··· ENTRIES SHOWN ···

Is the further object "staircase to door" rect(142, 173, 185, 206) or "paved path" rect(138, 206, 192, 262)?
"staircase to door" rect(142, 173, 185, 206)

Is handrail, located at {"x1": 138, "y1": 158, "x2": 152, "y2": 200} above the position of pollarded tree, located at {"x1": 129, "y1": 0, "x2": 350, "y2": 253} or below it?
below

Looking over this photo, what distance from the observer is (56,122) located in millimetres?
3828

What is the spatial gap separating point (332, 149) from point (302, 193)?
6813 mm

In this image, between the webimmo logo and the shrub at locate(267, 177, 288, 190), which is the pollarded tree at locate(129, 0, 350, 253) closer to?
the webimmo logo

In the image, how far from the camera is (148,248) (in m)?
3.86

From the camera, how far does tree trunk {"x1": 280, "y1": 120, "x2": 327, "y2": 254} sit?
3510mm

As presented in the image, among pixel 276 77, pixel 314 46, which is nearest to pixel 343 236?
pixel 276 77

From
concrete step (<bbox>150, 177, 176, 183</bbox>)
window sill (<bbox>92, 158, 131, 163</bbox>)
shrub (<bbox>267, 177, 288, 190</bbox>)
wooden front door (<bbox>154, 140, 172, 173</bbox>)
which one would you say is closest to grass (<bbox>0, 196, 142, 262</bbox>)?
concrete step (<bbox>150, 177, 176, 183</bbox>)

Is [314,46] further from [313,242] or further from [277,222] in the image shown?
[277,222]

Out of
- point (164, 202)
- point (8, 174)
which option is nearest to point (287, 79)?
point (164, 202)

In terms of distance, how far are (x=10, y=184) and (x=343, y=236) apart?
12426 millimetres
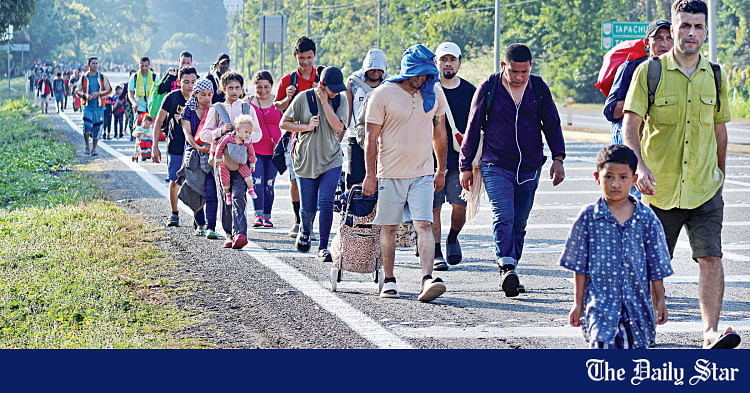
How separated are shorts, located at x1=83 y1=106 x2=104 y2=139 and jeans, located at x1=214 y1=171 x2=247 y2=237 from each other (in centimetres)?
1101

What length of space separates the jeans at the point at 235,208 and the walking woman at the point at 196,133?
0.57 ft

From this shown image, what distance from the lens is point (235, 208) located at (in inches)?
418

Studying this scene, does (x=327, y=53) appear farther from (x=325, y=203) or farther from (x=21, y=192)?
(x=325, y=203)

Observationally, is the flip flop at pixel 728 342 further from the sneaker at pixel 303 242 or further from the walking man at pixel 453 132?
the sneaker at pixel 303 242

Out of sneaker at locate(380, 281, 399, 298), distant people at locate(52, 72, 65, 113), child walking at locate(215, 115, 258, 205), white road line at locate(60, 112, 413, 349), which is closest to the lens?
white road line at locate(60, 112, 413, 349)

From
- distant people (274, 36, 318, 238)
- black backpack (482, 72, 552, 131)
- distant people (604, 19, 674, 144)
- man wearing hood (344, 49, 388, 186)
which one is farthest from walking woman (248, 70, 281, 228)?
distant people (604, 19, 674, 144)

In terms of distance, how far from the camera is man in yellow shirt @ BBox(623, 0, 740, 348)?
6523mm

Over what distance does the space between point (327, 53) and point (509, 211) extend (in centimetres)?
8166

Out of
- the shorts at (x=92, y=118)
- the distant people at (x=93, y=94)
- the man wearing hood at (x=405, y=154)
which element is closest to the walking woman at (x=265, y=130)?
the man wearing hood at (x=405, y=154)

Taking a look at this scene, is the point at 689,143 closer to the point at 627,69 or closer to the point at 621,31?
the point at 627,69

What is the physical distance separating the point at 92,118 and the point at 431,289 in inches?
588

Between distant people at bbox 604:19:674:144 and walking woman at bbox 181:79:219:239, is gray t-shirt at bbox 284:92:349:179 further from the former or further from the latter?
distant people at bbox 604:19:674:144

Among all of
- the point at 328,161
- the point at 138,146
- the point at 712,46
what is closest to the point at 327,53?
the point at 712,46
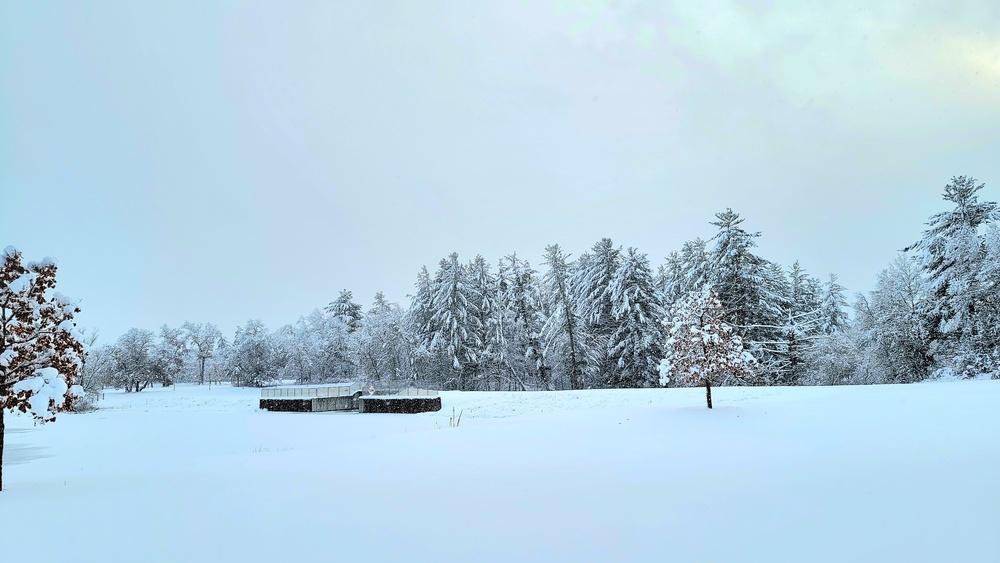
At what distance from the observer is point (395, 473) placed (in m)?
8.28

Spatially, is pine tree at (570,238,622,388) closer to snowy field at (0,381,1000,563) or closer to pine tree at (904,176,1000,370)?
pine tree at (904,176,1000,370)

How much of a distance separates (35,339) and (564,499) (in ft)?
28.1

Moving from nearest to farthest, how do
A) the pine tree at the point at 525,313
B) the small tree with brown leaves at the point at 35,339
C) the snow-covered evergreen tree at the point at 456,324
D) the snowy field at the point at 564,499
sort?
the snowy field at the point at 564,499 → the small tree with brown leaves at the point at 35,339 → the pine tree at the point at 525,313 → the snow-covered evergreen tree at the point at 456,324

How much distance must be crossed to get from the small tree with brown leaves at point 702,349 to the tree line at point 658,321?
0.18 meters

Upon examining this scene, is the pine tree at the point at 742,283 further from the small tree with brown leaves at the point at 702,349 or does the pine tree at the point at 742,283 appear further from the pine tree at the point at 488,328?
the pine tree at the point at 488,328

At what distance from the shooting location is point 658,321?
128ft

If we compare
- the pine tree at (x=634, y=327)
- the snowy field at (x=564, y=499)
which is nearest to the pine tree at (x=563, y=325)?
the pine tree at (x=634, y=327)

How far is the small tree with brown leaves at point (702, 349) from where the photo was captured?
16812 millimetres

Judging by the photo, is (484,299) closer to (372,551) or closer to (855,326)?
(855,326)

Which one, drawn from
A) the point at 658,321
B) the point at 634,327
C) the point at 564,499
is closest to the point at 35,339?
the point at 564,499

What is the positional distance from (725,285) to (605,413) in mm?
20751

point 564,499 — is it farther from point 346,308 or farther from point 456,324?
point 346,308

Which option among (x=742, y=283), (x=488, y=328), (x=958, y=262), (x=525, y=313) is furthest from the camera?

···

■ WHAT IS ASKED
Rewrite all the records above, replacing "pollarded tree" with "pruned tree" and leaving everything else unchanged. Omit the pictures from your answer.

■ PROBLEM SOLUTION
Is the further object "staircase to door" rect(142, 173, 185, 206) or "paved path" rect(138, 206, 192, 262)?
"staircase to door" rect(142, 173, 185, 206)

Is handrail, located at {"x1": 138, "y1": 158, "x2": 152, "y2": 200} above the position of pruned tree, located at {"x1": 129, "y1": 0, "x2": 350, "y2": 253} or below it?
below

Looking over this photo, what distance from the observer is (56,122) located in millimetres?
3828

What is the spatial gap separating point (332, 149) from point (302, 193)?
6813 mm

In this image, between the webimmo logo and the shrub at locate(267, 177, 288, 190), which is the pruned tree at locate(129, 0, 350, 253) closer to?
the webimmo logo

In the image, how far from the camera is (148,248) (in m)?
3.86

From the camera, how far does tree trunk {"x1": 280, "y1": 120, "x2": 327, "y2": 254} sit?
3510mm

As presented in the image, among pixel 276 77, pixel 314 46, which is nearest to pixel 343 236?
pixel 276 77

From
concrete step (<bbox>150, 177, 176, 183</bbox>)
window sill (<bbox>92, 158, 131, 163</bbox>)
shrub (<bbox>267, 177, 288, 190</bbox>)
wooden front door (<bbox>154, 140, 172, 173</bbox>)
which one would you say is closest to grass (<bbox>0, 196, 142, 262</bbox>)?
concrete step (<bbox>150, 177, 176, 183</bbox>)

Is [314,46] further from [313,242] or further from [277,222] in the image shown?
[277,222]

Out of
- point (164, 202)
- point (8, 174)
which option is nearest to point (287, 79)?
point (164, 202)

In terms of distance, how far are (x=10, y=184) and (x=343, y=236) apart?
12426 millimetres
How separated are shorts, located at x1=83 y1=106 x2=104 y2=139 and jeans, located at x1=214 y1=171 x2=247 y2=237 from each other (in centimetres)?
1101

What length of space separates the jeans at the point at 235,208 and the walking woman at the point at 196,133?
0.57 ft

From this shown image, what distance from the lens is point (235, 208) located at (in inches)?
418

Studying this scene, does (x=327, y=53) appear farther from (x=325, y=203) or farther from (x=21, y=192)?
(x=325, y=203)

Observationally, is the flip flop at pixel 728 342 further from the sneaker at pixel 303 242 or further from the walking man at pixel 453 132?
the sneaker at pixel 303 242

Out of sneaker at locate(380, 281, 399, 298), distant people at locate(52, 72, 65, 113), child walking at locate(215, 115, 258, 205), white road line at locate(60, 112, 413, 349), which is closest to the lens?
white road line at locate(60, 112, 413, 349)

From
- distant people (274, 36, 318, 238)
- black backpack (482, 72, 552, 131)
- distant people (604, 19, 674, 144)
- man wearing hood (344, 49, 388, 186)
which one is farthest from walking woman (248, 70, 281, 228)?
distant people (604, 19, 674, 144)

In terms of distance, how far from the camera is man in yellow shirt @ BBox(623, 0, 740, 348)?
6523mm

Over what distance does the space between point (327, 53) and point (509, 211) extend (in centimetres)?
8166

Out of
- the shorts at (x=92, y=118)
- the distant people at (x=93, y=94)
- the man wearing hood at (x=405, y=154)
which element is closest to the walking woman at (x=265, y=130)?
the man wearing hood at (x=405, y=154)

Taking a look at this scene, is the point at 689,143 closer to the point at 627,69 or closer to the point at 621,31?
the point at 627,69

What is the physical distance separating the point at 92,118 and the point at 431,289 in inches?
588

Between distant people at bbox 604:19:674:144 and walking woman at bbox 181:79:219:239, is gray t-shirt at bbox 284:92:349:179 further from the former or further from the latter?
distant people at bbox 604:19:674:144

Among all of
- the point at 328,161
- the point at 138,146
- the point at 712,46
what is closest to the point at 327,53?
the point at 712,46
At what distance from the observer is point (395, 473) placed (in m)?
8.28

Spatially, is pine tree at (570,238,622,388) closer to snowy field at (0,381,1000,563) or closer to pine tree at (904,176,1000,370)?
pine tree at (904,176,1000,370)

How much of a distance separates (35,339) and (564,499) (in ft)?
28.1

Moving from nearest to farthest, how do
A) the pine tree at the point at 525,313
B) the small tree with brown leaves at the point at 35,339
C) the snow-covered evergreen tree at the point at 456,324
D) the snowy field at the point at 564,499
sort?
the snowy field at the point at 564,499 → the small tree with brown leaves at the point at 35,339 → the pine tree at the point at 525,313 → the snow-covered evergreen tree at the point at 456,324

How much distance must be crossed to get from the small tree with brown leaves at point 702,349 to the tree line at point 658,321?
0.18 meters

Upon examining this scene, is the pine tree at the point at 742,283 further from the small tree with brown leaves at the point at 702,349 or does the pine tree at the point at 742,283 appear further from the pine tree at the point at 488,328?
the pine tree at the point at 488,328

At what distance from the shooting location is point 658,321?
128ft

If we compare
- the pine tree at (x=634, y=327)
- the snowy field at (x=564, y=499)
which is nearest to the pine tree at (x=563, y=325)?
the pine tree at (x=634, y=327)

How far is the small tree with brown leaves at point (702, 349) from where the photo was captured?
16812 millimetres

Judging by the photo, is (484,299) closer to (372,551) or closer to (855,326)?
(855,326)

Which one, drawn from
A) the point at 658,321
B) the point at 634,327
C) the point at 564,499
is closest to the point at 35,339?
the point at 564,499

What is the positional distance from (725,285) to (605,413) in mm?
20751

point 564,499 — is it farther from point 346,308 or farther from point 456,324?
point 346,308

Which option among (x=742, y=283), (x=488, y=328), (x=958, y=262), (x=525, y=313) is furthest from the camera?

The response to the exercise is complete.